In the IBS heatmap, GUAM2 clustered closely with accessions from Guatemala, Ecuador, Brazil, Uruguay, and Venezuela, forming a contiguous high-similarity block. The Guam accession did not form a distinct branch but instead nested within a broader American landrace cluster, consistent with the PCA results.
Using genome-wide SNP data, this study examined the genetic relationships between Guam white field corn and a diverse panel of maize landraces.
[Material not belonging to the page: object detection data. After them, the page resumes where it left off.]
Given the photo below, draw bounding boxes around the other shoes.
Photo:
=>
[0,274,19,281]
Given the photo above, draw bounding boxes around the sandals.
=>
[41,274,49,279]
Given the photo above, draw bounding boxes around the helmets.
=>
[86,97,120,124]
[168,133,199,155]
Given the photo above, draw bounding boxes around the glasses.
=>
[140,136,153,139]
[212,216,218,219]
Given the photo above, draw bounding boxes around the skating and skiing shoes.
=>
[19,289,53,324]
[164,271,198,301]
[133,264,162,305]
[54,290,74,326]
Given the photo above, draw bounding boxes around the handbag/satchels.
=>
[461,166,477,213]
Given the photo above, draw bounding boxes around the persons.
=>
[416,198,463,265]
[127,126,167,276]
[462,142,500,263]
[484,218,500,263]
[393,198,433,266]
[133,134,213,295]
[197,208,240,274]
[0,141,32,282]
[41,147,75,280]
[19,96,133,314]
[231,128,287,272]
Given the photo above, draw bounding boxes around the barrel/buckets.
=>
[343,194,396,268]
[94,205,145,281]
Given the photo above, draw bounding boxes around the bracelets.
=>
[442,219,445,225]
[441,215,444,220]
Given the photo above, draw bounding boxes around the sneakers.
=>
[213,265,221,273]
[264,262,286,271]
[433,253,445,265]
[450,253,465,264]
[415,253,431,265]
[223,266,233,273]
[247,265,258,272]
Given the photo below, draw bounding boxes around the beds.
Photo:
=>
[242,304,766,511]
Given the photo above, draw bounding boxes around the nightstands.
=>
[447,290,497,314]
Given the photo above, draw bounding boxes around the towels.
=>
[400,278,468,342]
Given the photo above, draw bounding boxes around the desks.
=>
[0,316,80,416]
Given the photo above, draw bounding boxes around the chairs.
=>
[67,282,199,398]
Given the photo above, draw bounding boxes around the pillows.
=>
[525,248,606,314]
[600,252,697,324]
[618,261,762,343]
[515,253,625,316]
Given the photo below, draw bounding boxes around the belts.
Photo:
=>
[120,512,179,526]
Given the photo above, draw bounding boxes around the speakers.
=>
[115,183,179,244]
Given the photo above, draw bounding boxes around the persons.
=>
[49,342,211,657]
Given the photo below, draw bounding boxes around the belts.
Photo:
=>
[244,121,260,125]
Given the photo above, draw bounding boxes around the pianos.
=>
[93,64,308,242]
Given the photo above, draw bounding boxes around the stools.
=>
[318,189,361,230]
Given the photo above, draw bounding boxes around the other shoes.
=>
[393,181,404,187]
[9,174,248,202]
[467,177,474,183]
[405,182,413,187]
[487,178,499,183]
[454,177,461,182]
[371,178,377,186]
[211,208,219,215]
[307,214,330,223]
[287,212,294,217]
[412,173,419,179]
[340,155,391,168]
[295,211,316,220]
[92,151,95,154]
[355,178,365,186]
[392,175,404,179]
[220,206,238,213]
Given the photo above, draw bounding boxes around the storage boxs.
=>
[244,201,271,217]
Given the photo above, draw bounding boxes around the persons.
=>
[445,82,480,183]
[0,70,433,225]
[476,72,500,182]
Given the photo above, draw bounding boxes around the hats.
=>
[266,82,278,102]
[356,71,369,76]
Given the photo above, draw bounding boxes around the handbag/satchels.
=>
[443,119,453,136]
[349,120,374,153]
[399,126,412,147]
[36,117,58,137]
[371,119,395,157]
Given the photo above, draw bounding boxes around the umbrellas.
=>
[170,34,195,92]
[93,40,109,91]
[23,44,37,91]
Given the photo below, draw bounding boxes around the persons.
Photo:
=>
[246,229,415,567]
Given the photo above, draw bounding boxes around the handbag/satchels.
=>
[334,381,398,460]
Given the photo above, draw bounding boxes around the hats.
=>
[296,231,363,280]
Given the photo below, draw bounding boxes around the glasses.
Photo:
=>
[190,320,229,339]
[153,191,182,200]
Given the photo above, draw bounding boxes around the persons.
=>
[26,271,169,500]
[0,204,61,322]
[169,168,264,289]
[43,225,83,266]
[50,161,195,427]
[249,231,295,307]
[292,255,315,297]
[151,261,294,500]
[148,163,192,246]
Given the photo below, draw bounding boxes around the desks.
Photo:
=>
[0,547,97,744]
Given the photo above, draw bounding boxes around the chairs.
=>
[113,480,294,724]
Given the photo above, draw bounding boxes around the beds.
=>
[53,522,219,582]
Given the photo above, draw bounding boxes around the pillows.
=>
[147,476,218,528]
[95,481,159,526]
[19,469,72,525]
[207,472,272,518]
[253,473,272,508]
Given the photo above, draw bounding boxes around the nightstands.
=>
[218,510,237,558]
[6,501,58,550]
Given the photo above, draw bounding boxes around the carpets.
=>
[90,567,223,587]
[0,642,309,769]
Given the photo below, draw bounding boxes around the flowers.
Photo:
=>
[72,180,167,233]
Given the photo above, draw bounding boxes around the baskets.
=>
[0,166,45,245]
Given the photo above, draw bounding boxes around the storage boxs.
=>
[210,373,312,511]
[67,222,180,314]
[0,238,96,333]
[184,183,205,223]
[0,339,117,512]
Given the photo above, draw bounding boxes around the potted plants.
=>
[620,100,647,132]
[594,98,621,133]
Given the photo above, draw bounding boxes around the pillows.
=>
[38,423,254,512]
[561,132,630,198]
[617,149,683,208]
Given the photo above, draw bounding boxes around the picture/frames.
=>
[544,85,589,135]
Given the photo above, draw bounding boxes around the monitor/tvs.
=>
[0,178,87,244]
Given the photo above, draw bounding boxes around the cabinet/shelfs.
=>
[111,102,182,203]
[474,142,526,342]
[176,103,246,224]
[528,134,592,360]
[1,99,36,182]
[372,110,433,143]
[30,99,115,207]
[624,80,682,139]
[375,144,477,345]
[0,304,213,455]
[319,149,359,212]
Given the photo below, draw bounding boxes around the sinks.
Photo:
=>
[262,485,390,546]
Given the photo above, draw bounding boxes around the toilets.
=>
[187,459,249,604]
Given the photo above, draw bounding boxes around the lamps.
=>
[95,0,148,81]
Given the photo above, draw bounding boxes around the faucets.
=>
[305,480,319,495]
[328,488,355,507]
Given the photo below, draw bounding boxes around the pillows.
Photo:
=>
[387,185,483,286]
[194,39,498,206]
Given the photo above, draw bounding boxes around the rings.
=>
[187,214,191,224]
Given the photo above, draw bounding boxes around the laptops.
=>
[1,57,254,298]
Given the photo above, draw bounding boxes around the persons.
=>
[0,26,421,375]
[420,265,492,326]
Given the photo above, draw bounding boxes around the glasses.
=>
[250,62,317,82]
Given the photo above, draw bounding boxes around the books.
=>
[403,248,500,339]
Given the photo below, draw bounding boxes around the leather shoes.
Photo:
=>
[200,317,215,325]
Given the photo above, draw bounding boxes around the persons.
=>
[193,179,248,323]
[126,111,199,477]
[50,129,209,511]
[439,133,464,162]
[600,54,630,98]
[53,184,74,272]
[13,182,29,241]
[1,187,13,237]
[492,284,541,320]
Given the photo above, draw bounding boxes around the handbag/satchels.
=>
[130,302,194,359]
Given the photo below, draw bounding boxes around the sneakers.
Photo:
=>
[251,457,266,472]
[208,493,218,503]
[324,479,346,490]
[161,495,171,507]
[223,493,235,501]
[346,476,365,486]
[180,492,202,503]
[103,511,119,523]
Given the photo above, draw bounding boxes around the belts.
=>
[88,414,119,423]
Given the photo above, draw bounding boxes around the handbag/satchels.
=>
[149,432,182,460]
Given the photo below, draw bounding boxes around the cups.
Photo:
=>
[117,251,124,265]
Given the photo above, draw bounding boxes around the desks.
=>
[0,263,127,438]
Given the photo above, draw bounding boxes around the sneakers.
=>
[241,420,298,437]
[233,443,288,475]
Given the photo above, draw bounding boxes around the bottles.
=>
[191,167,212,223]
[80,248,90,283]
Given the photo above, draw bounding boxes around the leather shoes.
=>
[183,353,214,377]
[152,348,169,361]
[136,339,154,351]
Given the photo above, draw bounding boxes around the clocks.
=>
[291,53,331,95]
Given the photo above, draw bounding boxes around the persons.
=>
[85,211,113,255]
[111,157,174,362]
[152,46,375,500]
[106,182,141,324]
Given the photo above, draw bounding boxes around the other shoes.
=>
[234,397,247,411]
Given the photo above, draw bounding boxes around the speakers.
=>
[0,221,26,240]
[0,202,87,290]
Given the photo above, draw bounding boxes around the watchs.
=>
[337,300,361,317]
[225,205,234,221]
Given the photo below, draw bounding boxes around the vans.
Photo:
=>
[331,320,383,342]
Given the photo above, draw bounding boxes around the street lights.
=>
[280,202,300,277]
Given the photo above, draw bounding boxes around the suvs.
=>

Principal Component Analysis and Identity-by-State analyses consistently showed that Guam accessions cluster within New World maize diversity rather than forming a distinct genetic lineage. The two Guam samples exhibited high genetic similarity to each other, suggesting limited within-Guam divergence, and shared closest affinity with multiple Central and South American landraces, including accessions from Guatemala, Ecuador, Venezuela, Brazil, Uruguay, and Nicaragua. These findings are consistent with historical accounts of maize introduction to Guam from the Americas and suggest that Guam white corn represents a locally maintained derivative of American field corn rather than an independently evolved lineage.